One possible explanation is that the polls were flawed. State Republican Party chairman Ron Carey said that pollsters favor the DFL in the technical adjustments they make to identify likely voters. He also said that Republicans are more likely to use caller ID and other technology that puts them outside a pollster’s reach.

But the same polls accurately reflected Minnesota’s U.S. Senate race, if anything over-estimating support for the Republican who lost. Same samples of likely voters, same interviewers, same number-crunchers as were involved in the governor’s race polls.

“If there were bias in one race, it should have been reflected in the other,” said Lawrence Jacobs, who directs the Center for the Study of Politics and Governance at the University of Minnesota’s Humphrey Institute. One of the polls in question came from the center.

Another possibility is that something changed in the homestretch to tip the balance toward Pawlenty. Carey said the GOP’s private polls also showed Hatch in a down-to-the-wire lead, but with a narrower margin than the public polls reported.

“If the election had been held a week earlier, Mike Hatch may very well have won,” Carey said.

One last-minute wild card involved fence-sitters --undecideds and independents who appear to have tilted Democrat in other races. In Minnesota’s U.S. Senate race, voters who told exit pollers they were independent went overwhelmingly for Democrat Amy Klobuchar, helping propel her to victory.

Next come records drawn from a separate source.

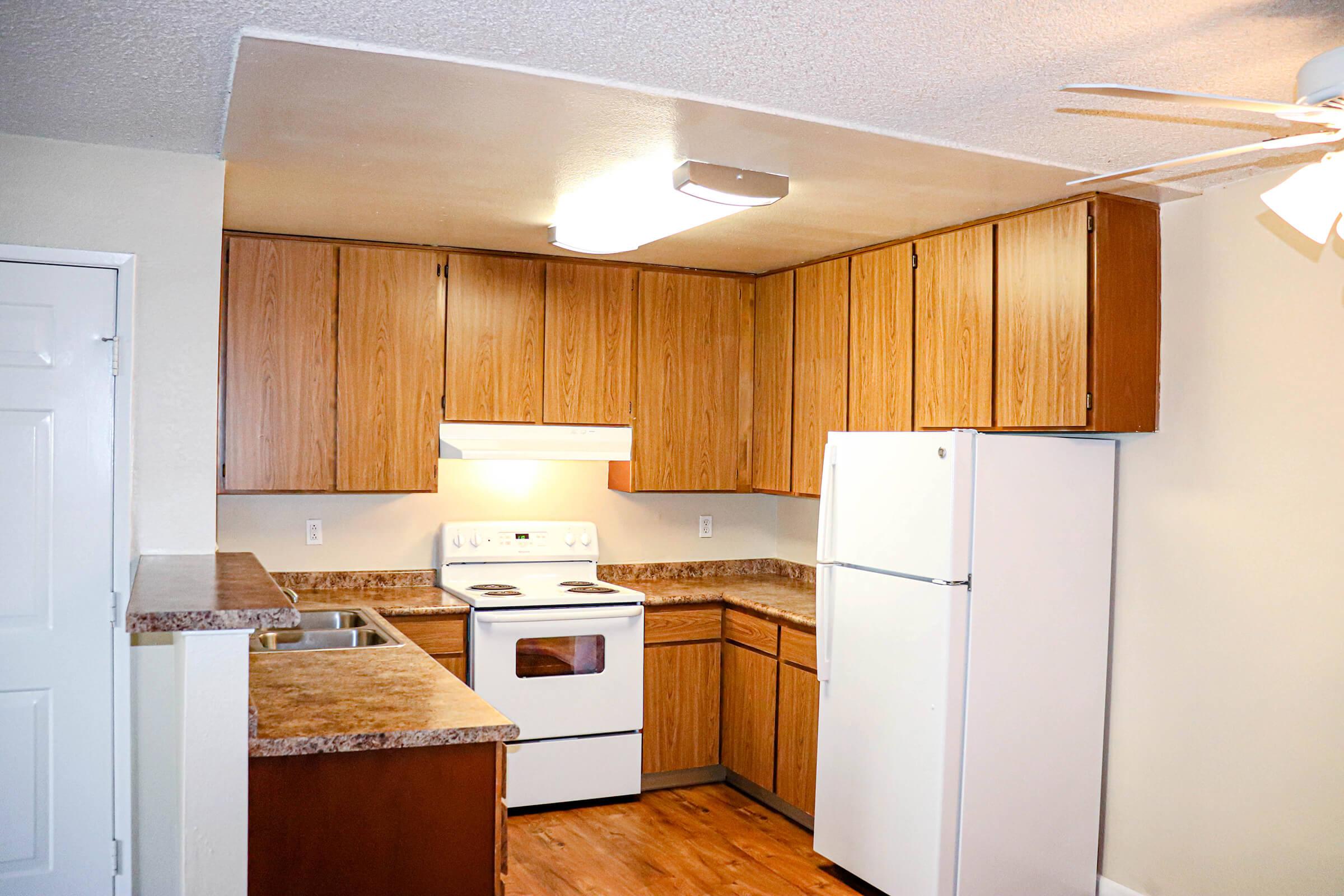 a kitchen with a stove top oven sitting inside of a refrigerator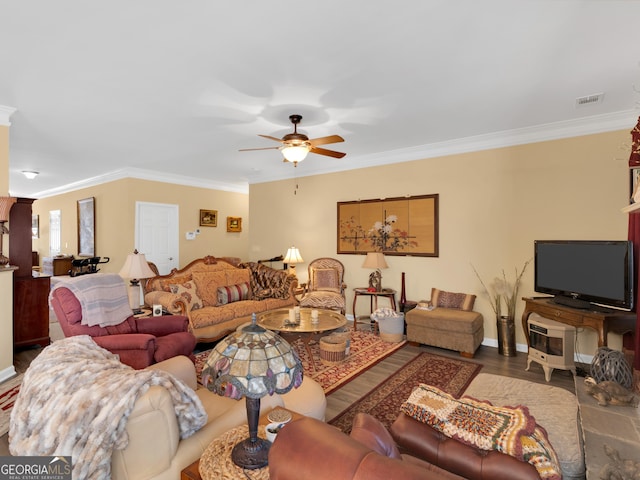 living room featuring crown molding, wood-type flooring, and ceiling fan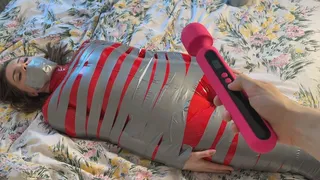 mummification with duct tape on girl wearing catsuit and denial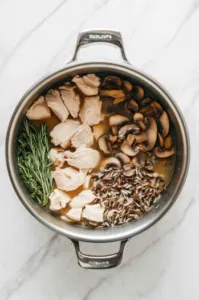 [This image shows the stockpot with a mixture of chicken stock being poured in, alongside chicken breasts, diced mushrooms, wild rice, rosemary, and bay leaves.]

But 54 percent of Minnesota’s independents said in the exit poll that they voted for Pawlenty or Independence Party candidate Peter Hutchinson.

The reason may have been missteps that Hatch and his running mate, Judi Dutcher, committed a few days before the election, said Rob Daves, who directs the Star Tribune Minnesota Poll. Hatch blew up at a reporter and Dutcher revealed a lack of knowledge about E85, an ethanol blend that is important to rural voters.

“I believe that is what did the trick for Pawlenty,” Daves said.

But why did polls that went on through the weekend miss the turn in attitude? Unless an event is seismic, it tends to settle gradually with voters, pollsters say. Some miss the first reports and catch the news later. Some hear about it from friends.

“There are very few examples of stories that are so huge they turn everything upside down immediately,” Blumenthal said.

When a fast-moving trend hits the final hours of a tossup race, he said, “there is no political survey I’m aware of that’s capable of forecasting the winner.”